__Requirement A__
Reproduce the passage below between "This week's editorial" and "editorial's worth.", inclusive, substituting "break" for "reprieve".

TOPIC: One Book Worldcon (comments by Evelyn C. Leeper)

Well, four books really.  L.A.con IV will be having four
discussion groups for classic science fiction works: Robert
A. Heinlein's SPACE CADET, Aldous Huxley's BRAVE NEW WORLD,
C. L. Moore's "No Woman Born", and Jules Verne's TWENTY THOUSAND
LEAGUES UNDER THE SEA.  People who attending may want to get
started reading these now.  (I just read BRAVE NEW WORLD last
year, so I can concentrate on the other three.)

"No Woman Born" is available in several anthologies, including
Groff Conklin's TREASURY OF SCIENCE FICTION, Damon Knight's
TOMORROW X 4, Isaac Asimov's THE GREAT SF STORIES 6 (1944), and
THE BEST OF C. L. MOORE.

(For those who have not heard of the "One Book" program--which is
really for cities and states, not for conventions--there is more
information at http://www.loc.gov/loc/cfbook/one-book.html.)
[-ecl]

===================================================================

TOPIC: Belated Comments on the Academy Awards (comments by Mark
R. Leeper)

This week's editorial was going to be about politics.  But I have
been hitting that subject fairly heavily of late so I will give
people a one-week reprieve.  I didn't talk much about my reaction
to the Academy Awards and it occurs to me that I have some things
that I want to say about that.  Let's see if I have a whole
editorial's worth.

On the morning of the day of the Academy Awards I was asked what
I thought would win the Best Picture award.  For me it seemed
that the likely winner was what had won most of the dramatic
awards to that point, BROKEBACK MOUNTAIN.  Now people who saw my
"Top Ten" of the Year list will know that BROKEBACK MOUNTAIN did
not even make the list.  This is not to say I did not think it
was a good film.  But there were at least ten films that I
thought were better.  Actually I listed two runners-up so there
were at least twelve.  Knowing that I am nominating myself for a
Troglodyte Award, I would say that I was happy to see CRASH win.
That was on my "Top Ten" list but below THE CONSTANT GARDENER.

__Provided data__
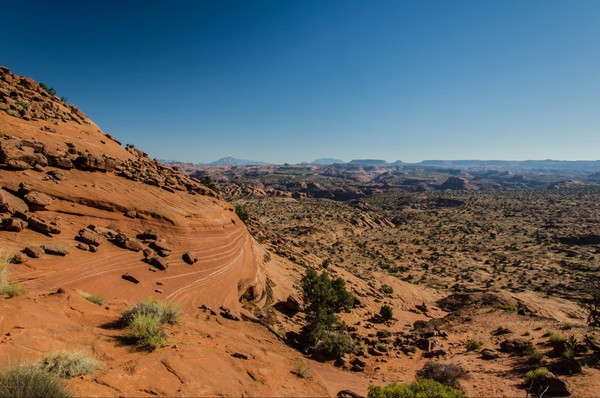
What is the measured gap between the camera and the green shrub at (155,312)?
9.29 m

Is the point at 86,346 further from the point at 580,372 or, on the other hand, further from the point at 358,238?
the point at 358,238

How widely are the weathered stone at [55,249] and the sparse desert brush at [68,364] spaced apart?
7.22 meters

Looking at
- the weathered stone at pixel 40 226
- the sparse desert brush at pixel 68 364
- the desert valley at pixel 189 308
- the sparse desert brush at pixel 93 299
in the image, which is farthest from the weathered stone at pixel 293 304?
the sparse desert brush at pixel 68 364

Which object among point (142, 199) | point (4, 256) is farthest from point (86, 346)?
point (142, 199)

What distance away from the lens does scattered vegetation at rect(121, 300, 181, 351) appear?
27.2 feet

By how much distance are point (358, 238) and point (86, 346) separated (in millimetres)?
67708

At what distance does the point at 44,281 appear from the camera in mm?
10680

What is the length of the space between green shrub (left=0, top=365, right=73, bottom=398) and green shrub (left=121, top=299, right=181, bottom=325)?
11.5 ft

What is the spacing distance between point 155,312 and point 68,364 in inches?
125

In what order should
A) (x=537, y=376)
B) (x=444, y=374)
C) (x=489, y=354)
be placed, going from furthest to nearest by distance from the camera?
(x=489, y=354), (x=444, y=374), (x=537, y=376)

__Requirement B__
Render the lines of the listing above, from the line containing "By how much" through the end of the listing, as a JSON list of strings with one string per line and no blank lines.

__Answer A__
This week's editorial was going to be about politics.  But I have
been hitting that subject fairly heavily of late so I will give
people a one-week break.  I didn't talk much about my reaction
to the Academy Awards and it occurs to me that I have some things
that I want to say about that.  Let's see if I have a whole
editorial's worth.

__Answer B__
[
  "By how much distance are point (358, 238) and point (86, 346) separated (in millimetres)?",
  "67708",
  "At what distance does the point at 44,281 appear from the camera in mm?",
  "10680",
  "What is the length of the space between green shrub (left=0, top=365, right=73, bottom=398) and green shrub (left=121, top=299, right=181, bottom=325)?",
  "11.5 ft",
  "What is the spacing distance between point 155,312 and point 68,364 in inches?",
  "125",
  "In what order should",
  "A) (x=537, y=376)",
  "B) (x=444, y=374)",
  "C) (x=489, y=354)",
  "be placed, going from furthest to nearest by distance from the camera?",
  "(x=489, y=354), (x=444, y=374), (x=537, y=376)"
]